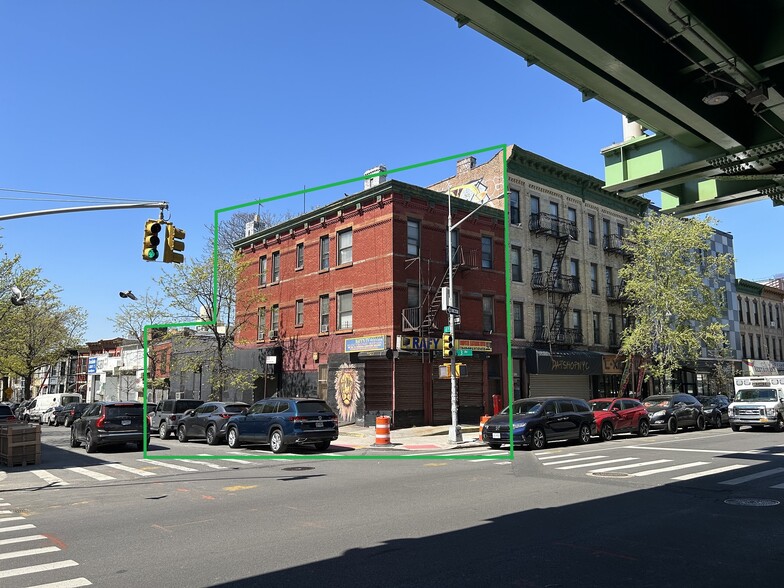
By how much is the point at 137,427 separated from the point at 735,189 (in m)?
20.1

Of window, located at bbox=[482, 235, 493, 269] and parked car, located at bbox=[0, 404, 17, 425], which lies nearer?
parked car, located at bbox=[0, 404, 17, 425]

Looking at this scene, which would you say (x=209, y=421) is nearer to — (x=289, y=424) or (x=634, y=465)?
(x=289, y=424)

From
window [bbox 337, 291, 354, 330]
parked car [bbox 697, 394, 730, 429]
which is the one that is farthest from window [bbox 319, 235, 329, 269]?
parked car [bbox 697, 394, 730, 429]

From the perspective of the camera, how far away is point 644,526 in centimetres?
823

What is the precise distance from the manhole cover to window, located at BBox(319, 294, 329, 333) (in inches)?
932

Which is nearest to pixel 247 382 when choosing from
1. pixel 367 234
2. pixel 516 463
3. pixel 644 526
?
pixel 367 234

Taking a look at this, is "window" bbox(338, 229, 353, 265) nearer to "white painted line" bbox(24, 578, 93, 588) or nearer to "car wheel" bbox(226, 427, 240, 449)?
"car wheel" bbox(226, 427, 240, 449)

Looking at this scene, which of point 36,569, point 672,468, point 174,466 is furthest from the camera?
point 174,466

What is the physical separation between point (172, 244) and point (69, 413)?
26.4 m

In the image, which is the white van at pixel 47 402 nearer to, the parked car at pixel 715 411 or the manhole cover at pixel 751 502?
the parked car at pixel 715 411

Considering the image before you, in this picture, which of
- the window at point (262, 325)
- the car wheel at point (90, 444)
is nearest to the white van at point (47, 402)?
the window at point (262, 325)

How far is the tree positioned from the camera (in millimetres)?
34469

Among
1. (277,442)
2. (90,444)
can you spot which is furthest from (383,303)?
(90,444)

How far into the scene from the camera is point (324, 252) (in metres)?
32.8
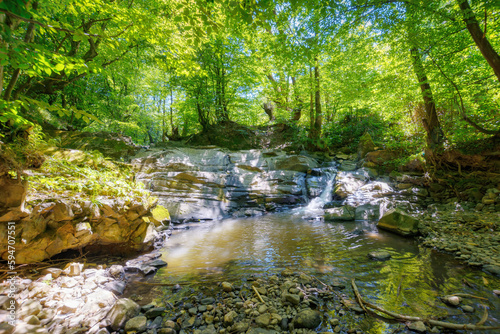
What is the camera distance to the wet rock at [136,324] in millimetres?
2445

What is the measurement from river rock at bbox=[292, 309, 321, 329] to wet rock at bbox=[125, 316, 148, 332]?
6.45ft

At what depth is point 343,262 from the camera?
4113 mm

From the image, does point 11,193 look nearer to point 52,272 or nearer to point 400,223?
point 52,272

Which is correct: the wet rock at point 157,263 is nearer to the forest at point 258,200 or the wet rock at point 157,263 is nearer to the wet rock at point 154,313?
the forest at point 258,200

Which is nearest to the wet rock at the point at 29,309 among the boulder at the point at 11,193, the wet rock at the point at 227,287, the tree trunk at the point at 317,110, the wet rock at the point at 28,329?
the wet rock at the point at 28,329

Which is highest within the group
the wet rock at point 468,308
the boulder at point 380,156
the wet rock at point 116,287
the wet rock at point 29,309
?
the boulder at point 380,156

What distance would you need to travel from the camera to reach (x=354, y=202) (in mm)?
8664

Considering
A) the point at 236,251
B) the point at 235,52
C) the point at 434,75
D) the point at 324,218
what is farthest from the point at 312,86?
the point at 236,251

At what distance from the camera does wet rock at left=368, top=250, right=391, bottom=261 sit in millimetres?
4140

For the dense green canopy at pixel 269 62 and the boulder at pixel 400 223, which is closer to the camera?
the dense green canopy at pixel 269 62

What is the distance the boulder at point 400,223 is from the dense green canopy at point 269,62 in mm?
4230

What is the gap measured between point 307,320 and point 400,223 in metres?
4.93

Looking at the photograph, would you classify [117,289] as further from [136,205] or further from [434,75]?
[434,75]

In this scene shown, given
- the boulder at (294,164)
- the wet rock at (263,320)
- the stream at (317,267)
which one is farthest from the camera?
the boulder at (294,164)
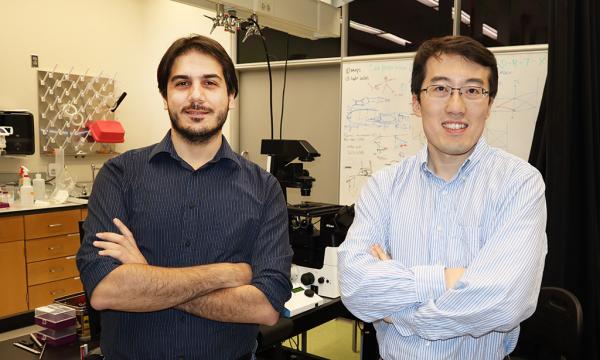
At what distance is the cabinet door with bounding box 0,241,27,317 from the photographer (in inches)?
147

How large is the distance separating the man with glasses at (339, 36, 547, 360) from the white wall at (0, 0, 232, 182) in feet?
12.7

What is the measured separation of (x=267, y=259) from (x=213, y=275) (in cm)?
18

• SET TASK: How many lines of the data above contain the word "forest"? Reply with the number alone.

• OUTPUT OF THE TASK: 2